__Stated exercise__
Omit every image, and transcribe the remaining entries exactly as given.

__Supplied material__
+===+

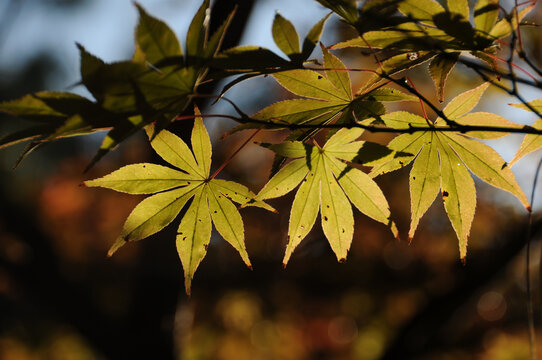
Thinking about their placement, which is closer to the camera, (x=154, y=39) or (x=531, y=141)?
(x=154, y=39)

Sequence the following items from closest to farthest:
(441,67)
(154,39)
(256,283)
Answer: (154,39), (441,67), (256,283)

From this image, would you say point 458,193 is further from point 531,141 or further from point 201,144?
point 201,144

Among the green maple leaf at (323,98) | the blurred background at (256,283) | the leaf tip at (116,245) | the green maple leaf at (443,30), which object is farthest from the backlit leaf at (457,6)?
the blurred background at (256,283)

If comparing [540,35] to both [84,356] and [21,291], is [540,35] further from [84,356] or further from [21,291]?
[84,356]

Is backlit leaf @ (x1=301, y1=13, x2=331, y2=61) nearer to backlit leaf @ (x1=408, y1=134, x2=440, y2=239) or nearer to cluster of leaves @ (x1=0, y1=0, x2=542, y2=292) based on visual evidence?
cluster of leaves @ (x1=0, y1=0, x2=542, y2=292)

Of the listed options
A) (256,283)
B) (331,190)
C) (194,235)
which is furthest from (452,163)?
(256,283)

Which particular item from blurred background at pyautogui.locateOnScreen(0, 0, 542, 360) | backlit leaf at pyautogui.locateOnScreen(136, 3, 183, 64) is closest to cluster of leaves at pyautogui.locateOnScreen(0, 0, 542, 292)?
backlit leaf at pyautogui.locateOnScreen(136, 3, 183, 64)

+===+

__Answer below__
Thinking about their placement, which is closer to the camera, (x=154, y=39) or (x=531, y=141)?
(x=154, y=39)

Sequence the following items from closest to farthest:
(441,67)
(154,39)
(256,283)
Answer: (154,39), (441,67), (256,283)

From this image, would you say point 458,193 is further from point 531,141 or further from point 201,144?
point 201,144

Among the green maple leaf at (323,98) | the blurred background at (256,283) | the leaf tip at (116,245) | the green maple leaf at (443,30), which object is farthest from the backlit leaf at (457,6)?
the blurred background at (256,283)

If comparing [540,35] to both [84,356] and [21,291], is [540,35] further from [84,356] or further from [21,291]?
[84,356]

Is backlit leaf @ (x1=301, y1=13, x2=331, y2=61) nearer to backlit leaf @ (x1=408, y1=134, x2=440, y2=239) or nearer to cluster of leaves @ (x1=0, y1=0, x2=542, y2=292) based on visual evidence?
cluster of leaves @ (x1=0, y1=0, x2=542, y2=292)

Of the listed options
A) (256,283)
B) (331,190)
C) (194,235)
which is furthest from (452,163)?
(256,283)

Which particular item from blurred background at pyautogui.locateOnScreen(0, 0, 542, 360) | backlit leaf at pyautogui.locateOnScreen(136, 3, 183, 64) is closest to cluster of leaves at pyautogui.locateOnScreen(0, 0, 542, 292)?
backlit leaf at pyautogui.locateOnScreen(136, 3, 183, 64)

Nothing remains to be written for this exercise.